READING TEXT
* * *

- Born: March 13, 1929 Portland, Oregon, U.S.
- Died: November 26, 2009 (aged 80)

Education
- Education: Stanford University (BA) Princeton University (MA, PhD)

Philosophical work
- Era: Modern era
- Region: Islamic studies

= Caesar E. Farah =

Professor of history at the University of Minnesota (1929-2009)

Caesar E. Farah (March 13, 1929 – November 26, 2009) was a professor of history at the University of Minnesota.

Farah was born in Portland, Oregon, and received a B.A. (1952) from Stanford University, before then studying at Princeton University, where he received an M.A. (1955) and Ph.D. (1957). After serving as a cultural affairs officer in New Delhi and Karachi, he began his teaching career at Portland State College from 1959 to 1963, teaching history and Near Eastern languages. From 1963 to 1964, Farah taught at Los Angeles State College, and then became Associate Professor of Near Eastern Language and Literature at Indiana University in Bloomington, 1964–1969. He joined the faculty of the University of Minnesota as Professor of Middle Eastern Studies in 1969, and remained there until his retirement in 2008.

* * *

PROBLEM REQUIREMENTS
Can you write out, word for word, the part of the Caesar E. Farah biography starting with "- Died: November" and going on through "University of Minnesota."?

RECORDED INFORMATION
* * *

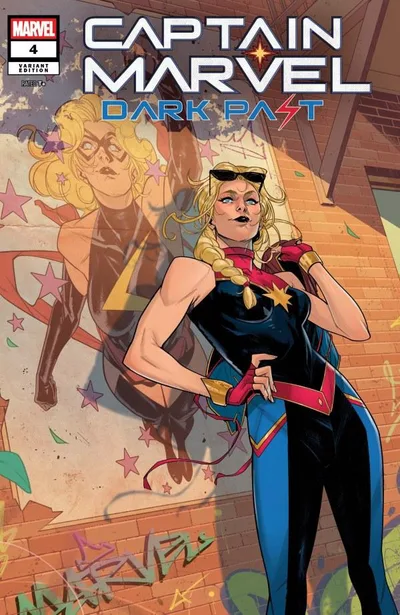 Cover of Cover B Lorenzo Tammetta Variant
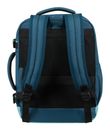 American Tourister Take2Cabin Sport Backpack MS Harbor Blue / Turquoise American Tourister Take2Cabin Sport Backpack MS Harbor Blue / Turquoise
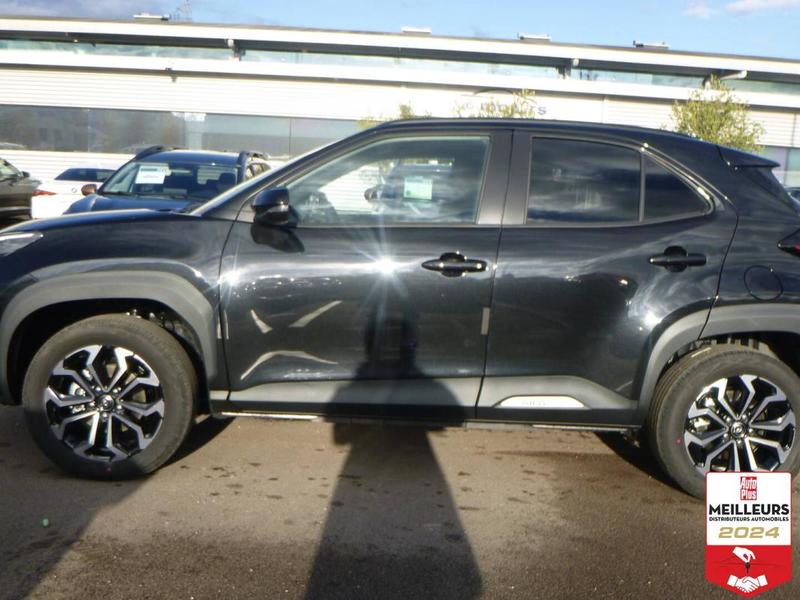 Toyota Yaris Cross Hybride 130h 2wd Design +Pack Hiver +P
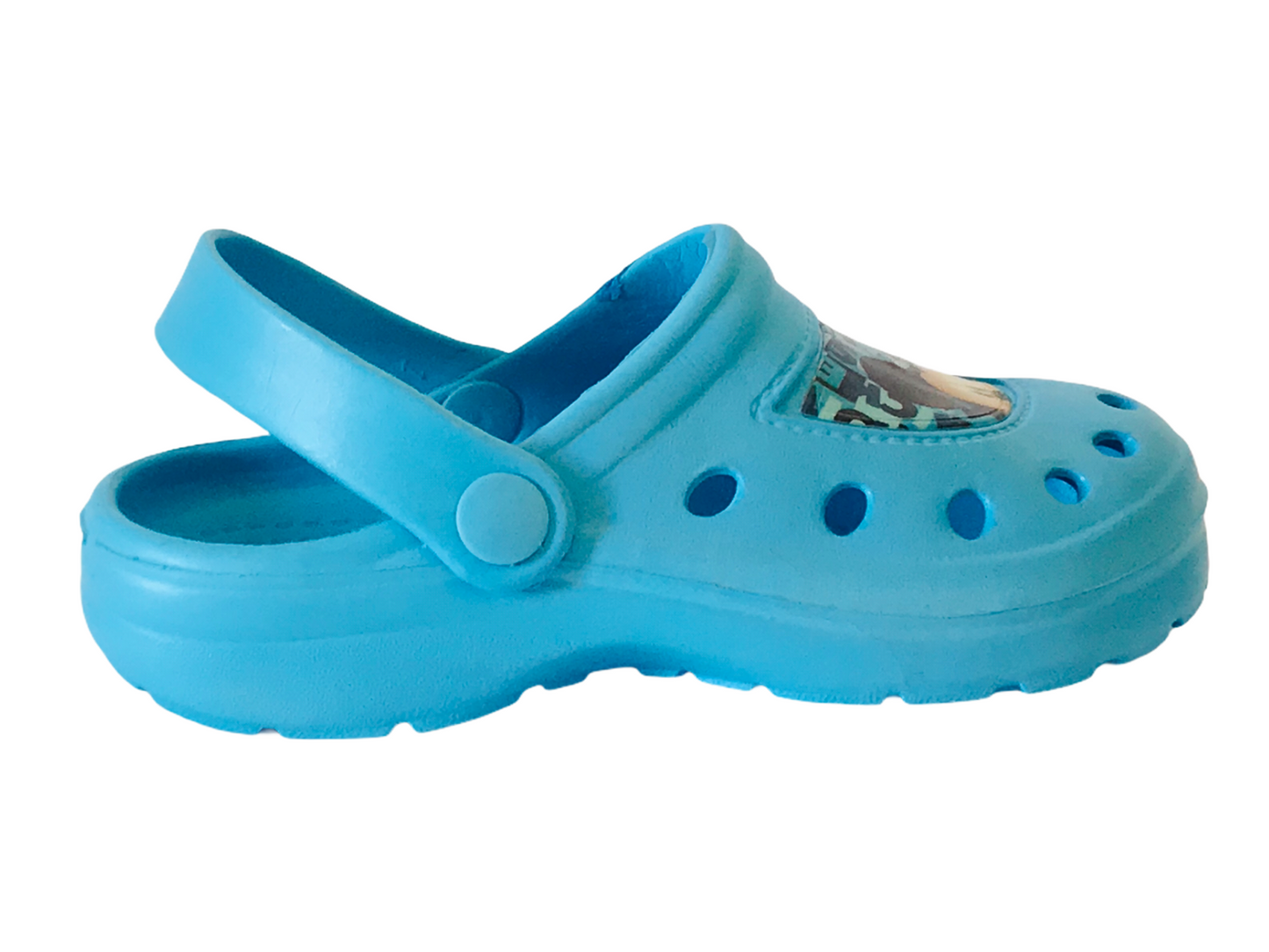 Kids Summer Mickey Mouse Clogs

* * *

FINAL ANSWER
- Died: November 26, 2009 (aged 80)

Education
- Education: Stanford University (BA) Princeton University (MA, PhD)

Philosophical work
- Era: Modern era
- Region: Islamic studies

= Caesar E. Farah =

Professor of history at the University of Minnesota (1929-2009)

Caesar E. Farah (March 13, 1929 – November 26, 2009) was a professor of history at the University of Minnesota.